FOR confirmation on whether there are more or fewer accidents as time passes or each year-end situation depends, one consult would need to consult reliable databases.
Still, many things change in the way accidents occur. For example, the Tumbi (Coast Region) section of the Dar es Salaam-Morogoro highway for years used to be known as notorious for grisly crashes involving long-distance buses. It is however now several years since the place occupied headlines for another tragic road crash.
It is certain that not all accidents are reported each day they happen, but those taking five, ten or more lives usually get front-page newspaper citation or are prominently featured in radio and TV broadcasts as well as by social media.
This is all the more so as each major accident shakes the public psyche, either as testimony for failed public administration in relation to traffic regulations or simply in habits.
There are however hidden avenues that can’t be tested, including whether a driving licence holder is indeed fit to drive all the time.

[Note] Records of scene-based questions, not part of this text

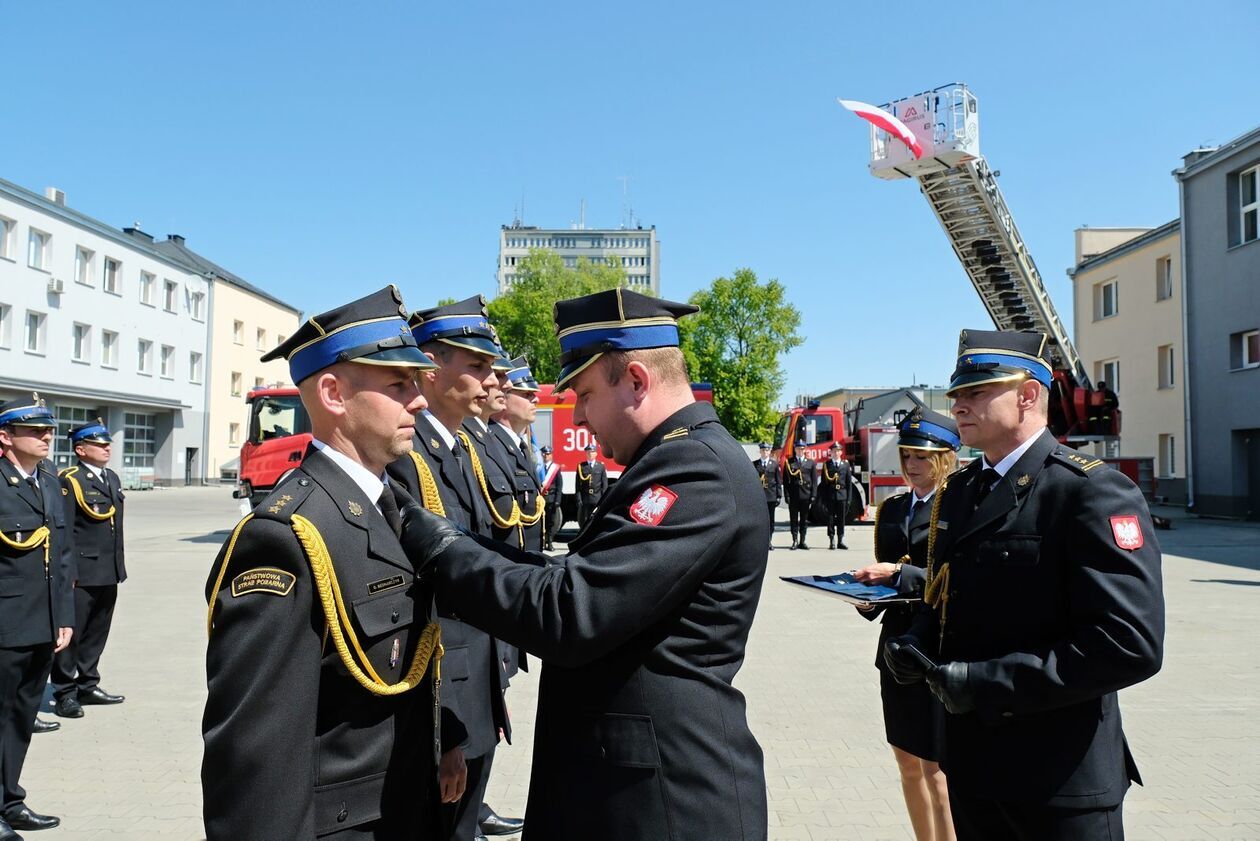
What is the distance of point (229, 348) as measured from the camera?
46.0 metres

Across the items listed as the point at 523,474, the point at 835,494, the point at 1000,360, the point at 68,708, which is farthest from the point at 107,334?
the point at 1000,360

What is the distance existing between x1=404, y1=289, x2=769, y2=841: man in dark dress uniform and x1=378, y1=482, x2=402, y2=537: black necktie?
7 centimetres

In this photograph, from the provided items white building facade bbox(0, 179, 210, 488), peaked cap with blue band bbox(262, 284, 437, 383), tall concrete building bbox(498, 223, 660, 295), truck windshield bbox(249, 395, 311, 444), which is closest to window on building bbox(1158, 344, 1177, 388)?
truck windshield bbox(249, 395, 311, 444)

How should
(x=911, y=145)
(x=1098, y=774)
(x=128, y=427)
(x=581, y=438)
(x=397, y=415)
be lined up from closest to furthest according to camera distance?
(x=397, y=415) < (x=1098, y=774) < (x=911, y=145) < (x=581, y=438) < (x=128, y=427)

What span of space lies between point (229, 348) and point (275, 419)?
31.2m

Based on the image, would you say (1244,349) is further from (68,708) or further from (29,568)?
(29,568)

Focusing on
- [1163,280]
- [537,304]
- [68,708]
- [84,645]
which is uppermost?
[537,304]

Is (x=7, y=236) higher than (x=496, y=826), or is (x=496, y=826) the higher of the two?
(x=7, y=236)

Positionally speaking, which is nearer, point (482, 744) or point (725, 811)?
point (725, 811)

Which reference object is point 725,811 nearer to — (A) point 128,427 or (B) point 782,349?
(A) point 128,427

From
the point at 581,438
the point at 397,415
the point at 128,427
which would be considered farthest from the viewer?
the point at 128,427

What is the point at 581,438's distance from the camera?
19891mm

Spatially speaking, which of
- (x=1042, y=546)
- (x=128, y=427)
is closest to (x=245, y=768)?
(x=1042, y=546)

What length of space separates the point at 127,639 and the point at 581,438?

There are also psychological issues which are largely individual but which can have cultural prolongations as we all inherit things that form part of character and at times they can make a difference on how we react to certain situations.
It isn’t possible to test what sort of people are likely to be on ‘overdrive’, seeking to achieve certain short-term wishes by all means, but when faced with a 100-kilometer road stretch and a slow vehicle crawling endlessly, irritation is almost always ensues. Then it depends on luck that no other vehicle will also be rushing.
It is also evident that the number of people travelling to and from urban areas and villages during Christmas and New Year is often elevated, while the ‘will to rush’ is even more explicit than earlier.
So there is a more elevated scenario for the number of motor vehicles on a particular destination, with caution at greater risk of being thrown to the winds. That appears to have been the case in the past few days, with an average of one ghastly crash per day.
In the third big accident in as many days, ten people died in a head-on collision involving a van and a bus at Kibaoni village in Rombo District, Kilimanjaro Region, on Thursday.
According to the regional police commander, the van’s driver was trying to overtake another vehicle without caution. That obviously would be a case of faulty judgment but, given the number of vehicles on the road and the rush, it is partly owing to roads having been widened on highways that few crashes into ravines.
There are numerous spots that were notorious for road accidents but most are now tamed, if you will, including owing to infrastructure improvement efforts since the 1990s.
At first it was a matter of linking regional capitals with tarmac roads, followed by districts, and then the widening of municipal roads – all this in a bid to ease congestion.
Widening highways has usually taken place when the roads are periodically resurfaced, crucial for safe overtaking.
However, as experts have long demonstrated, there is a lot more to reducing the incidence of road crashes than merely ensuring we have better infrastructure (this could ‘backfire’) or lining long stretches of roads with traffic police officers on patrol.